> _Task item_: From the line with "freebunbun sexy model photo" through the line with "Chevrolet Cruze, 2014-2", inclusive, return each line of the data below exactly and leave the rest out.

> _Data for review_:
- - - - -

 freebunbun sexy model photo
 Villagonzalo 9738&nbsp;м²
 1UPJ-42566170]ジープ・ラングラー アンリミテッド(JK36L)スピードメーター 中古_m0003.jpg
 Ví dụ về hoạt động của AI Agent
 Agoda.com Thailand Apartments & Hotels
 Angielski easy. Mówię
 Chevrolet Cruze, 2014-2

- - - - -

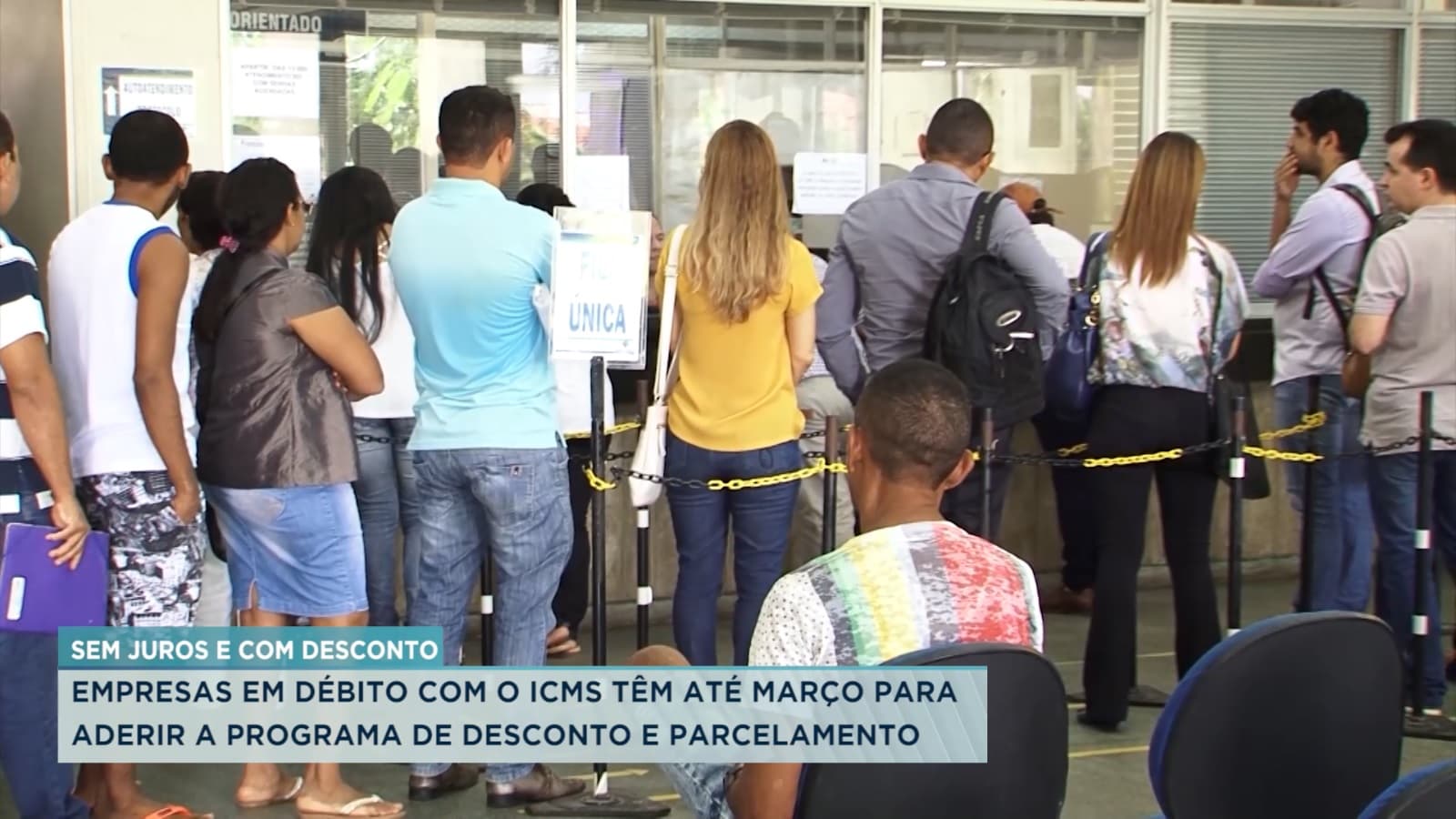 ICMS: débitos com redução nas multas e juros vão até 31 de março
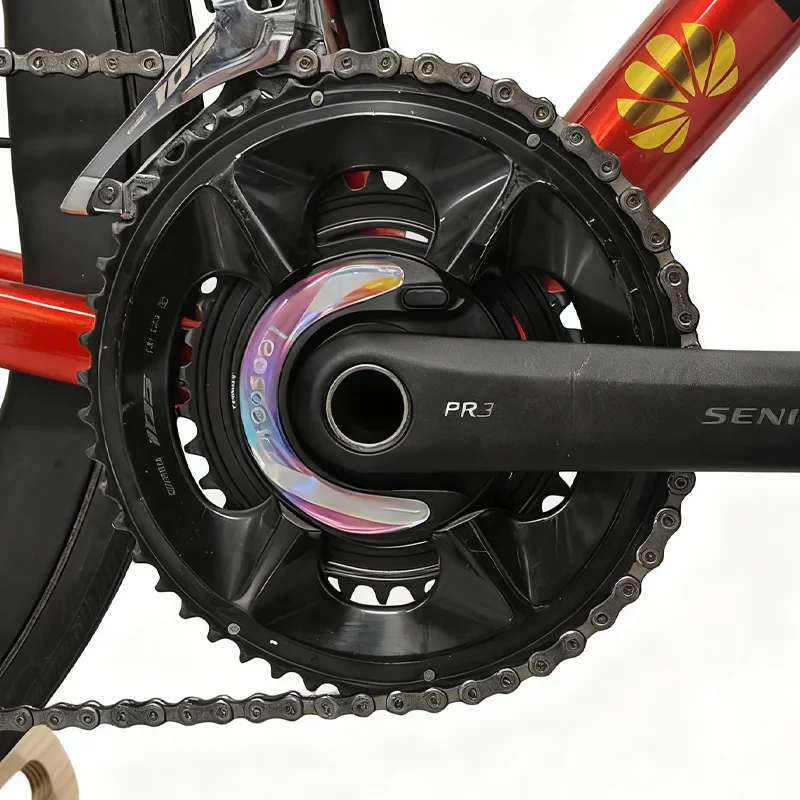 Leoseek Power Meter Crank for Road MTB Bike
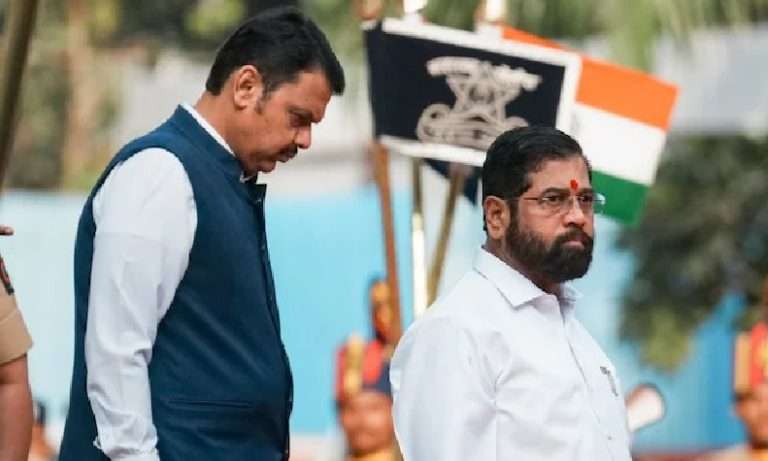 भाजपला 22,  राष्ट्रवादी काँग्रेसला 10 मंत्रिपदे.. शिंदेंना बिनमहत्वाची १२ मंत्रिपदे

- - - - -

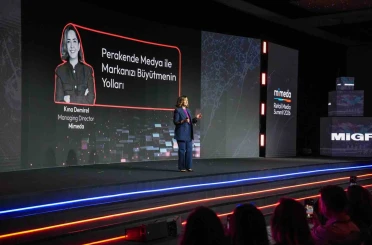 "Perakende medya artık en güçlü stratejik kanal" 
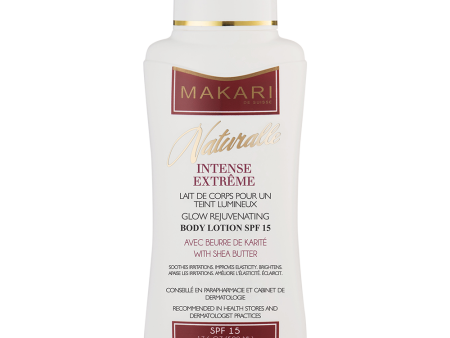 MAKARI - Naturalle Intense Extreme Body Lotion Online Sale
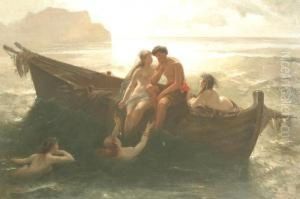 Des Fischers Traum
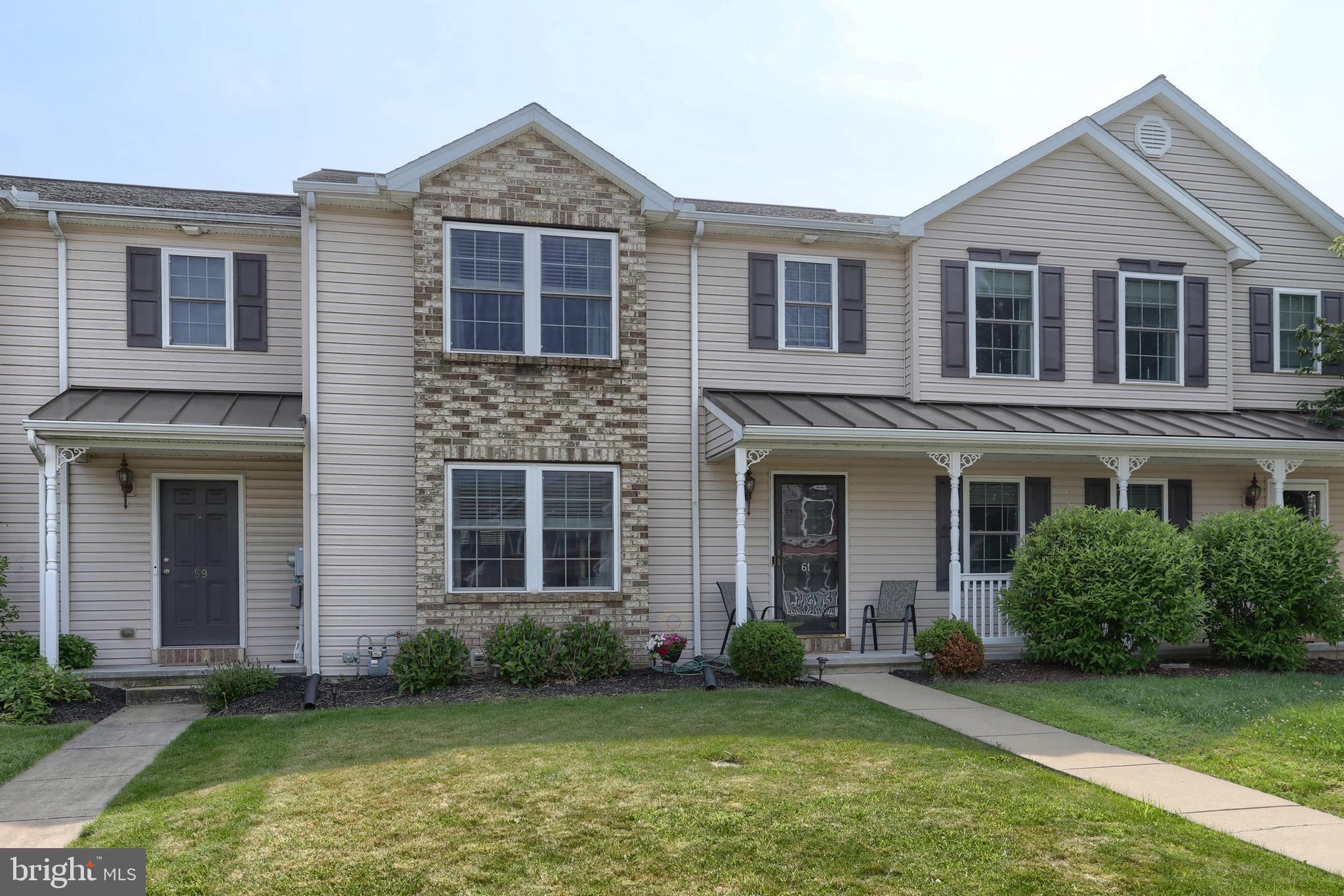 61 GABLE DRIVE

- - - - -

> _Result for this exercise_:
 freebunbun sexy model photo
 Villagonzalo 9738&nbsp;м²
 1UPJ-42566170]ジープ・ラングラー アンリミテッド(JK36L)スピードメーター 中古_m0003.jpg
 Ví dụ về hoạt động của AI Agent
 Agoda.com Thailand Apartments & Hotels
 Angielski easy. Mówię
 Chevrolet Cruze, 2014-2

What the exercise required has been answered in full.